Requests
1. List every sentence in the commentary on the government strategy that ends with a question mark.
2. In the commentary on the government strategy, what act is Elizabeth Warren said to be proposing?

Later on in the document, under the Business Chapter, the strategy states:

“Our leading businesses increasingly put social and environmental responsibility at the heart of what they do. It is key to their strategies for long-term, sustainable value, including how they manage risk, and how they sustain public and investor trust in their brands and business models. Alongside this, a new generation of businesses now go further and commit themselves explicitly to social and environmental purposes or missions, alongside profit, in their goods, services and how they operate.”

Oxfam report: An Economy for the 99%If this is the case, why do we have increasing social marginalisation and wealth disparity, as shown in a 2017 Oxfam report, which showed that just 8 wealthy individuals owned the same wealth as the world’s poorest 3.6 billion people. Just recently, we have also seen new evidence that the average pay of a FTSE 100 CEO is a 151:1 ratio to employees, which further demonstrates the wealth gap.

I do not mean to be dismissive about the motivations of all business, but at the same time we must not be naïve. Much of this stuff is tick in the box CSR and is not addressing the root of the problem; i.e. that there is a clear conflict of interest between being a shareholder owned and controlled business dedicated to maximising wealth, and the conditions that the business is creating for its workers and the communities that it interacts with. Can the government prove their statement above or do they take it at face value from the businesses telling them this is the case?

To be fair to the strategy, it does acknowledge that we are different as the ‘social sector’, but it is confusing that a lot of the document is not actually about the social sector at all and does not really analyse the challenges put forward in this case. I dare say, it’s far more palatable to say that social impact investment is being used to create social value, without questioning whether the social value being created is getting to the heart of the issue. Plus, who is actually in control? Is it at the expense of the marginalised?

We need a root and branch analysis of why we are creating a more unequal society and how current business practice is contributing to this. Are CEOs themselves dedicated to the creation of social value or is it a side-line in the CSR department?  I was interested to read recently that a Democratic Senator (potential Presidential candidate) Elizabeth Warren in the US is proposing an Accountable Capitalism Act, which would lead to more wealth redistribution and power to workers by giving more power to stakeholders. This is the sort of fundamental change we need.

There are lots of business people out there with great social motivations (such as those mentioned in the strategy), but until we challenge the current business model we will not get to the root of the issue, inequality will continue increasing.

Recorded data
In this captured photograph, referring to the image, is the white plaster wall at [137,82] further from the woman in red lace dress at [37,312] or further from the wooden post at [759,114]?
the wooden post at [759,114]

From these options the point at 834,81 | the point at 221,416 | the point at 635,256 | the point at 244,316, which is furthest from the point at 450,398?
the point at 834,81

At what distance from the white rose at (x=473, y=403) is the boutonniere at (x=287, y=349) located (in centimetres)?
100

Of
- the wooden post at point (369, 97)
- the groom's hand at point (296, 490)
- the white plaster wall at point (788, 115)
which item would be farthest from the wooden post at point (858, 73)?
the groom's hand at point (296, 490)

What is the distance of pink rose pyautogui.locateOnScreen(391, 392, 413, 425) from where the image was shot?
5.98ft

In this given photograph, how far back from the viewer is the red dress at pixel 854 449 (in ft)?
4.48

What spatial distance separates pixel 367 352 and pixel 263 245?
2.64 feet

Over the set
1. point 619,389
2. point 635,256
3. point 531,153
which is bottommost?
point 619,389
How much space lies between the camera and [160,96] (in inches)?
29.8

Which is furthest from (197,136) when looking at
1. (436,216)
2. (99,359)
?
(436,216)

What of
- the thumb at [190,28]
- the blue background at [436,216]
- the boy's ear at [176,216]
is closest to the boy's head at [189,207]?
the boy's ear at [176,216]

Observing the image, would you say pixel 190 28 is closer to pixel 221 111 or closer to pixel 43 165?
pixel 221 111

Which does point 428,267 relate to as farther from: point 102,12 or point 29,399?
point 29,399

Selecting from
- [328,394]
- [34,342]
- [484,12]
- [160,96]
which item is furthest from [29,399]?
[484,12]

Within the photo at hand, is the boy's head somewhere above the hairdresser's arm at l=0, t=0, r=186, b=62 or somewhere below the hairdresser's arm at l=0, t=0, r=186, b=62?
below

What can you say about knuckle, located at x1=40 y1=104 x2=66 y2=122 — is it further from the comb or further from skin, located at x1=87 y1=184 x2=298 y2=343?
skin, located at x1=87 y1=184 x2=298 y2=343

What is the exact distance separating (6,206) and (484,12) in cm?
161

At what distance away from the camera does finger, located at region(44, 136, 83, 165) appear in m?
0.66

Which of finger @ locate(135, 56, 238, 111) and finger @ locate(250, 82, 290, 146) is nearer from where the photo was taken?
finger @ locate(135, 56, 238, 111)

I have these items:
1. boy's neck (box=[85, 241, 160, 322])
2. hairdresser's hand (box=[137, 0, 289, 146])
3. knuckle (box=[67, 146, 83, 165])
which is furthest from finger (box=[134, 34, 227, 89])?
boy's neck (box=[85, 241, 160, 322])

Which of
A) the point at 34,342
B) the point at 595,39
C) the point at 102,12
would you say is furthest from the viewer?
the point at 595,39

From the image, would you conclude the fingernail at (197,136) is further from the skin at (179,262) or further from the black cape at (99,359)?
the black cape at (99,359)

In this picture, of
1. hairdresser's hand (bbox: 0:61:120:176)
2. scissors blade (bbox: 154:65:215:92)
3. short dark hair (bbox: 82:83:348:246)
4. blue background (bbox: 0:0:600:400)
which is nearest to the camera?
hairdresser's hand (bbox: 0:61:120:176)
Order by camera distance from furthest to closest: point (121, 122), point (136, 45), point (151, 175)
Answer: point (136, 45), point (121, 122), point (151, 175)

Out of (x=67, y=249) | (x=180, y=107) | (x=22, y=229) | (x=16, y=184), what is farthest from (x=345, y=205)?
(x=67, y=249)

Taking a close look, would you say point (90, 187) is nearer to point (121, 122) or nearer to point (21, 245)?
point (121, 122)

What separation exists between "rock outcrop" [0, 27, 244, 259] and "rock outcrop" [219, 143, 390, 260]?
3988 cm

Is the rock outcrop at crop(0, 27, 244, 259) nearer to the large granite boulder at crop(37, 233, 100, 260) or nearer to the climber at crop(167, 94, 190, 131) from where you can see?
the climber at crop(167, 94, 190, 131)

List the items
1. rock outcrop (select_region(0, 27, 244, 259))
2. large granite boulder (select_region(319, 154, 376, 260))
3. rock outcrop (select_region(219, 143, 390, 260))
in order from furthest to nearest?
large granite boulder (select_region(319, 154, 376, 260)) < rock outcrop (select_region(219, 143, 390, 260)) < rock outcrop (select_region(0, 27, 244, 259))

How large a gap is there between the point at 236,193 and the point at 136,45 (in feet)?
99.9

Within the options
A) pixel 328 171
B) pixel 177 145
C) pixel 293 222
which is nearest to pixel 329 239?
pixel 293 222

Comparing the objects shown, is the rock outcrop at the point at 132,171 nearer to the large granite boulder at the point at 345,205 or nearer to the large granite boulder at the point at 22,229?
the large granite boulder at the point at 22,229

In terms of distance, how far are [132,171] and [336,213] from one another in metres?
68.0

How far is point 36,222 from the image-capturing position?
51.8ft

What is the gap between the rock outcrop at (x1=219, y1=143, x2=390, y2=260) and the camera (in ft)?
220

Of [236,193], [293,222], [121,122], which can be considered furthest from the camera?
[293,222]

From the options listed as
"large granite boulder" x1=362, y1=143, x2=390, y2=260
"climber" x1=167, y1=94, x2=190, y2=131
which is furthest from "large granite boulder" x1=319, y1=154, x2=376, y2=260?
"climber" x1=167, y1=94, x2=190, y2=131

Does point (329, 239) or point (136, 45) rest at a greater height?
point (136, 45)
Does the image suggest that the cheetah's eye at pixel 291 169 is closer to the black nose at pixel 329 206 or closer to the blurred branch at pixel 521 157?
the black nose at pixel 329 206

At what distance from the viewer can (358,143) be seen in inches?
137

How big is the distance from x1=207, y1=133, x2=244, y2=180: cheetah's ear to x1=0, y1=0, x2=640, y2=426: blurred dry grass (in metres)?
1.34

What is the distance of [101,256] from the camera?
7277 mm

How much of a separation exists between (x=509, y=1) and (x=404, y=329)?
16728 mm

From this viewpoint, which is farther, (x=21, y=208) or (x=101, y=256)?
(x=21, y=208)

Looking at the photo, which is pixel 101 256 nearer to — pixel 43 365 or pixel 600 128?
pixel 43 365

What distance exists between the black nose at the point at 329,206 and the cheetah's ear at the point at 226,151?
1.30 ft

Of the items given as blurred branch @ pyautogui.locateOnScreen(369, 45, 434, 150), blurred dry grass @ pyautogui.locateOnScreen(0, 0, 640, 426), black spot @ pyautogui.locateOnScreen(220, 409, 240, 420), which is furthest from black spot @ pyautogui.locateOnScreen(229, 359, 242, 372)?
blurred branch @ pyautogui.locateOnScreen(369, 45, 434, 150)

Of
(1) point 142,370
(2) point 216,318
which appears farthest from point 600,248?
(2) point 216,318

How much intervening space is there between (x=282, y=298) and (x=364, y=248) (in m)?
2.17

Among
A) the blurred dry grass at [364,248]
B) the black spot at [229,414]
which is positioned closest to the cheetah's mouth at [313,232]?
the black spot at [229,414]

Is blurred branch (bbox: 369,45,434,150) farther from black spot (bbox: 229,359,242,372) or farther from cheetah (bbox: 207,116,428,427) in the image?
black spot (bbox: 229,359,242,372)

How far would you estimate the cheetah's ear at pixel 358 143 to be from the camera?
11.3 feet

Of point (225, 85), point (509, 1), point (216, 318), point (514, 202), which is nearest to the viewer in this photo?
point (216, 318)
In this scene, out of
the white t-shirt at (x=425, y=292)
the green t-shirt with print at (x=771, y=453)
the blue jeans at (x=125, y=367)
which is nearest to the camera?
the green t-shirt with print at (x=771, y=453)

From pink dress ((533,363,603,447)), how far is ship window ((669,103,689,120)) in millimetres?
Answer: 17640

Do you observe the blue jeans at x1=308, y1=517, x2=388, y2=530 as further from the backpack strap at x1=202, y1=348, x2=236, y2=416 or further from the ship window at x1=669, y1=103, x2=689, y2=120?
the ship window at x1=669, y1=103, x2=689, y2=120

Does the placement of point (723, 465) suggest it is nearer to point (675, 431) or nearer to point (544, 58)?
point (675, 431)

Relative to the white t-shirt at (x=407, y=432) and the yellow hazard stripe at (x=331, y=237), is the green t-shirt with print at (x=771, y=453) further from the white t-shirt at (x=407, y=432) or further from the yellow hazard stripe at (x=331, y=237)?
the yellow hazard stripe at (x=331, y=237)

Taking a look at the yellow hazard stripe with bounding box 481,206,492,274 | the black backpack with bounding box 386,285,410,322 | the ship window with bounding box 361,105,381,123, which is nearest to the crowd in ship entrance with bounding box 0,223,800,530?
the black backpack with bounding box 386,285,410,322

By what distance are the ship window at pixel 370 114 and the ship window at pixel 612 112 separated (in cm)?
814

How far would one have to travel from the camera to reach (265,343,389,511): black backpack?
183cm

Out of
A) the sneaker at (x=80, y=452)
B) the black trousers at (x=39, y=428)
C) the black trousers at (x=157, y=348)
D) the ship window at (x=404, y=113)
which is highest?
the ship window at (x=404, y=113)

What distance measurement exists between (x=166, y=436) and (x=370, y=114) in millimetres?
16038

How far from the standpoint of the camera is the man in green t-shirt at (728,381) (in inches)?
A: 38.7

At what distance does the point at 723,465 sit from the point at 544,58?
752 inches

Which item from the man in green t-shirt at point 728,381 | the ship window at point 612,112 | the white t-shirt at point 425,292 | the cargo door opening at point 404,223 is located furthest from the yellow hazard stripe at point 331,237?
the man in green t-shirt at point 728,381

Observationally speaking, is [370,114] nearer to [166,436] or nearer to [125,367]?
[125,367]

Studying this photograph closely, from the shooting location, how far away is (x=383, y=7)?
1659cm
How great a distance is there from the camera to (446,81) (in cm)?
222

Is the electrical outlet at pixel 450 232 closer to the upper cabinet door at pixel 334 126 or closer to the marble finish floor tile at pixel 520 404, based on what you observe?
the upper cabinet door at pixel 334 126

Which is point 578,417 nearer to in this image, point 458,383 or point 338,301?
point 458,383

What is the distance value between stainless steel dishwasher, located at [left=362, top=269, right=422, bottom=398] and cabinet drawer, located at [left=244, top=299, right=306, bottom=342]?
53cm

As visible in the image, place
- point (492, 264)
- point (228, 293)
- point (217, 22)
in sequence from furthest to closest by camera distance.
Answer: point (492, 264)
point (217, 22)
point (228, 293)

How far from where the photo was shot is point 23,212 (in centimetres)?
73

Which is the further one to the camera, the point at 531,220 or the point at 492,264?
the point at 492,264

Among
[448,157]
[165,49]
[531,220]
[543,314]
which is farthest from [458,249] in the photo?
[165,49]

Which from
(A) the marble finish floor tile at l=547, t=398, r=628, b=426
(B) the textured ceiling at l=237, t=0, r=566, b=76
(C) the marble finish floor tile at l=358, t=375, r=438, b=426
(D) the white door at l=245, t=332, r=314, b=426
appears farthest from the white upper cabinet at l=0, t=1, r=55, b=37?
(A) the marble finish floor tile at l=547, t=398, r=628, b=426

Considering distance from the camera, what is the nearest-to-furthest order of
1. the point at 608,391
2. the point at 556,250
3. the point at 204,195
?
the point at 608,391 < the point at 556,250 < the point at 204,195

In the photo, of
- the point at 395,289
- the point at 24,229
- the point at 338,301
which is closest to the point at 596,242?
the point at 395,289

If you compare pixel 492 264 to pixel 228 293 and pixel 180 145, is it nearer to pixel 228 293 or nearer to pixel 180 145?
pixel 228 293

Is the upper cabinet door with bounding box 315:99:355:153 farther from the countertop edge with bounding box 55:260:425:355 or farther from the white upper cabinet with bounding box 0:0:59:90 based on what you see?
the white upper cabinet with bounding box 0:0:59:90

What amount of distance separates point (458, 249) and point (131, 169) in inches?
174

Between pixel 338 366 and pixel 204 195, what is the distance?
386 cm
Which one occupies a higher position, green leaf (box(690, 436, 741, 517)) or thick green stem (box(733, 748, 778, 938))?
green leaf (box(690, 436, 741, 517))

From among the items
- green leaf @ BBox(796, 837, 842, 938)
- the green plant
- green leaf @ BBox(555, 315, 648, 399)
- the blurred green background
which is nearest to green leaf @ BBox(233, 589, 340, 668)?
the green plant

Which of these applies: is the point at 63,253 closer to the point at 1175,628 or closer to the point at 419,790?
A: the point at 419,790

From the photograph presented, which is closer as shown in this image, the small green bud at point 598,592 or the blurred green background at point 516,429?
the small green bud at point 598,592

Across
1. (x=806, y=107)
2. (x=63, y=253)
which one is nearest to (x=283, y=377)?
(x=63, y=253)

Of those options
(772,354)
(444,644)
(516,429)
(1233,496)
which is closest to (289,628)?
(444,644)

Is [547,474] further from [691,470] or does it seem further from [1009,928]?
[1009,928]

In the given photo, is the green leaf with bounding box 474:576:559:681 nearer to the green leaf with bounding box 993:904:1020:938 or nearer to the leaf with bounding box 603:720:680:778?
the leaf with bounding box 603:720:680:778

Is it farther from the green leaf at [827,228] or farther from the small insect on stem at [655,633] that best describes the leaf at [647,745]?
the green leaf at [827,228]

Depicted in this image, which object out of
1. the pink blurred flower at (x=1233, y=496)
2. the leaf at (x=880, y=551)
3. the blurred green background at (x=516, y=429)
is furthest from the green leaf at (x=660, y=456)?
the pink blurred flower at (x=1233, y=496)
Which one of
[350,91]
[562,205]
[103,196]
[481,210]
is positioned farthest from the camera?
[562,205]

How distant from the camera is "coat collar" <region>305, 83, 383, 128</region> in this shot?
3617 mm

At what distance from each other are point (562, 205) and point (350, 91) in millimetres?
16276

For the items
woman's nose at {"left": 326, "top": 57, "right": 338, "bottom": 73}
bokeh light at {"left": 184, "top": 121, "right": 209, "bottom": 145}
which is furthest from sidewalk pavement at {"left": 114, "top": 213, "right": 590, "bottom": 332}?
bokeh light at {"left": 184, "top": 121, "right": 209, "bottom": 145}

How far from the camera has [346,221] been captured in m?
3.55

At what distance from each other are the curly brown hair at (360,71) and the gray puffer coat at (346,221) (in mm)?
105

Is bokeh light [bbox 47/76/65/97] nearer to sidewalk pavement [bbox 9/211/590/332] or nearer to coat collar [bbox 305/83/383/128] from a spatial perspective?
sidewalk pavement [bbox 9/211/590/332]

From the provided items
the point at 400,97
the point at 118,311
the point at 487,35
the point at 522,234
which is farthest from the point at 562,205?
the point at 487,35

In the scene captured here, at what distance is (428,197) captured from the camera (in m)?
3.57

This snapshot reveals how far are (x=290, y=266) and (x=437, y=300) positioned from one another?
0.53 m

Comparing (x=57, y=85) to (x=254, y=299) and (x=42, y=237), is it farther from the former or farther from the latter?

Answers provided
1.
- Can the government prove their statement above or do they take it at face value from the businesses telling them this is the case?
- Plus, who is actually in control?
- Is it at the expense of the marginalised?
- Are CEOs themselves dedicated to the creation of social value or is it a side-line in the CSR department?

2. An Accountable Capitalism Act.